Should You Refinance Your Mortgage?

March 30th, 2016

Mortgage interest rates are at historically low levels, leaving many people to wonder if they should refinance their mortgage. But someone shouldn't refinance based solely on interest rates. Like any major financial decision, it has both pros and cons.

What exactly does refinancing your mortgage involve? Refinancing your mortgage means that you end your original mortgage and then take out a new one. Since it’s a brand new mortgage, you'll be able to get a new interest rate and set different terms like the length of the loan.

You can also choose whether or not you want an adjustable-rate mortgage (ARM) or a fixed rate mortgage. A fixed rate loan will have the same interest rate for your entire mortgage. An ARM's interest rate can change from year to year.

Here are a few things you should consider when deciding whether to refinance or not:

Closing costs

There is a general rule of thumb that you should refinance your mortgage if your interest rate will decrease by 1 percent or more.

However, you have to pay closing costs when you refinance your mortgage, which can cost thousands of dollars. The overall fees usually amount to about two to five percent of the cost of your house.

Think about how much your closing fees will be, and how long it will take you to repay them before refinancing.

These closing costs can include fees for:

Cost of mortgage payment

Possibly the biggest reason people refinance their loan when interest rates are low is to lower their monthly mortgage payments.

When trying to lower the cost of your mortgage payments through refinancing, think about how much your overall loan is. A one percent interest rate reduction will matter much more if you have a $600,000 loan than if you have a $200,000 loan.

And you'll need to factor in other considerations such as closing costs and how long you plan on staying in your house.

How long you're planning to own the house

When thinking about refinancing, how long you plan on staying in your house is one of the most important factors to consider. If you plan on leaving your house sooner than later, refinancing might not be a great idea.

To figure out if it makes sense, you should calculate your break-even point. Just like it sounds, this will tell you at what point you will break even between your closing costs and the amount of money you save with your lower mortgage payments.

There are several break-even calculators available for free online.
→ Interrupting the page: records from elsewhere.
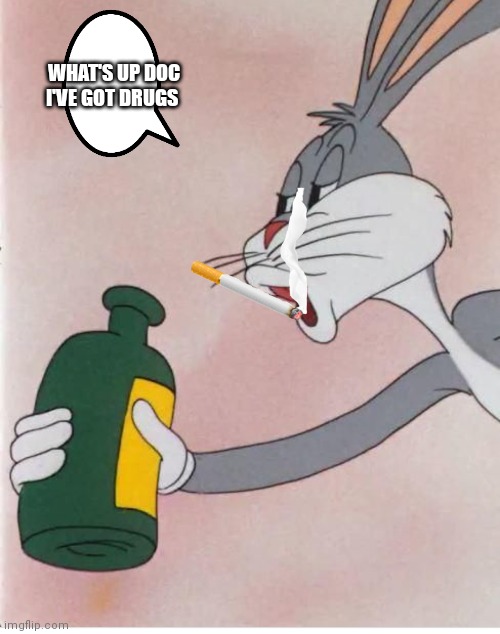 Bugs be smoking and still do probably | WHAT'S UP DOC I'VE GOT DRUGS | image tagged in funny memes | made w/ Imgflip meme maker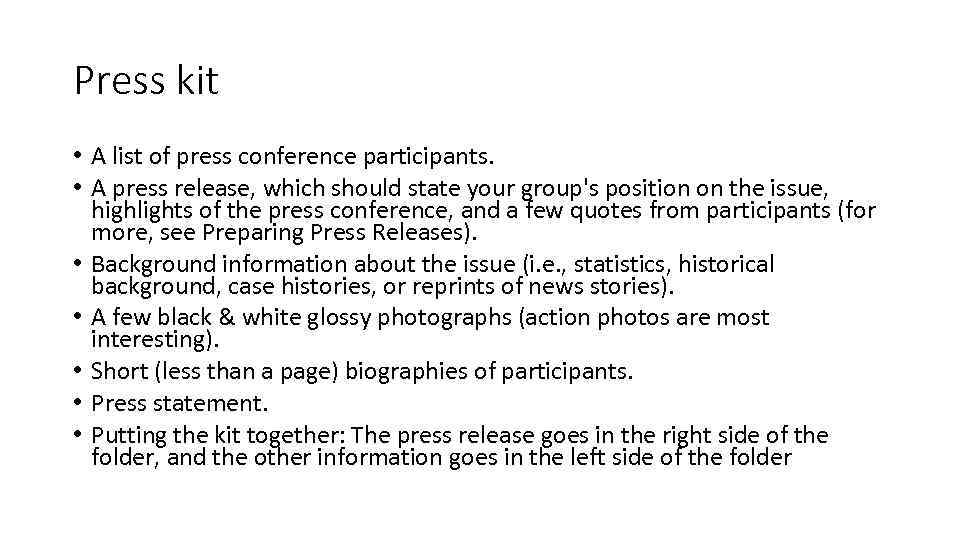 Press kit • A list of press conference participants. • A press release, which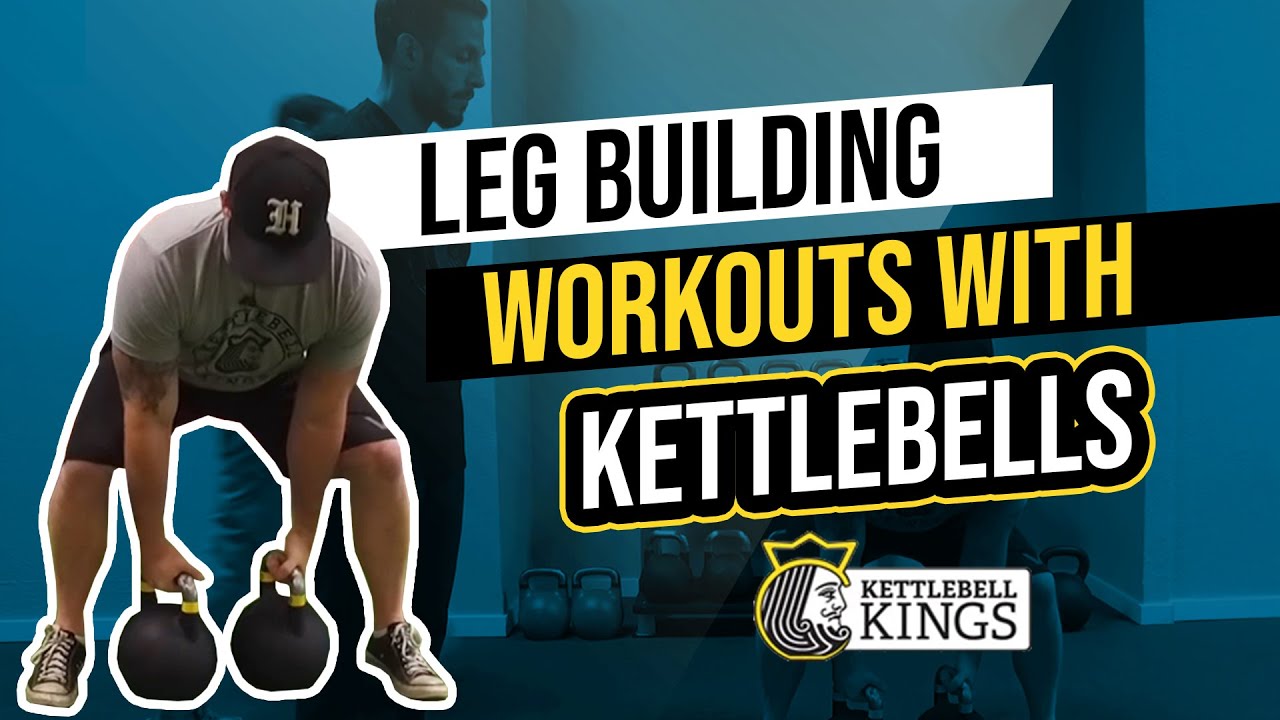 Kettlebell Kings Presents: Leg Building Workouts with Kettlebells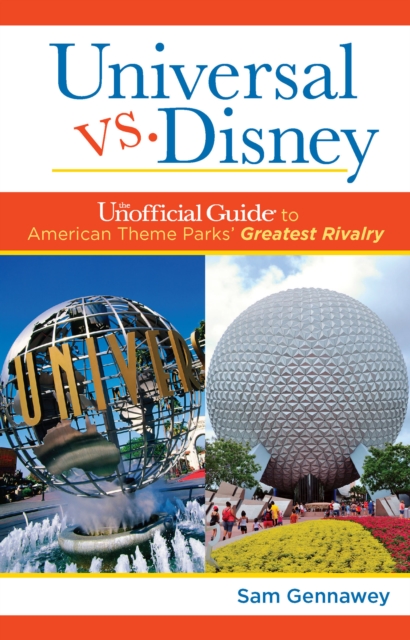 Universal versus Disney: The Unofficial Guide to American Theme Parks' Greatest Rivalry : The Unofficial Guide to American Theme Parks' Greatest Rivalry, Paperback / softback Book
A simple way to figure this out, though, is to take your refinance costs and divide it by your savings per month. This will tell you how many months it will take until you break even.

If you plan to move before the break-even point, you shouldn't refinance your mortgage.

Length of your mortgage

One reason to refinance your mortgage is to get a shorter term loan. For instance, you may currently have a 30-year mortgage, but if you refinance you can get a new mortgage with a 15-year term.

A shorter term mortgage means less interest, and ultimately is less costly. Keep in mind though, that you'll have larger mortgage payments each month.

Your credit score

Another reason to refinance your loan is if your credit score has improved since you obtained your last mortgage. As you’d expect, a person with a high credit score will typically get a lower interest rate than someone with a low credit score, other things being equal. If you have a score of 740 or more you are generally eligible for the best mortgage rates.

Keep in mind that if your credit score is lower than 620 it may be difficult for you to get a home loan at all.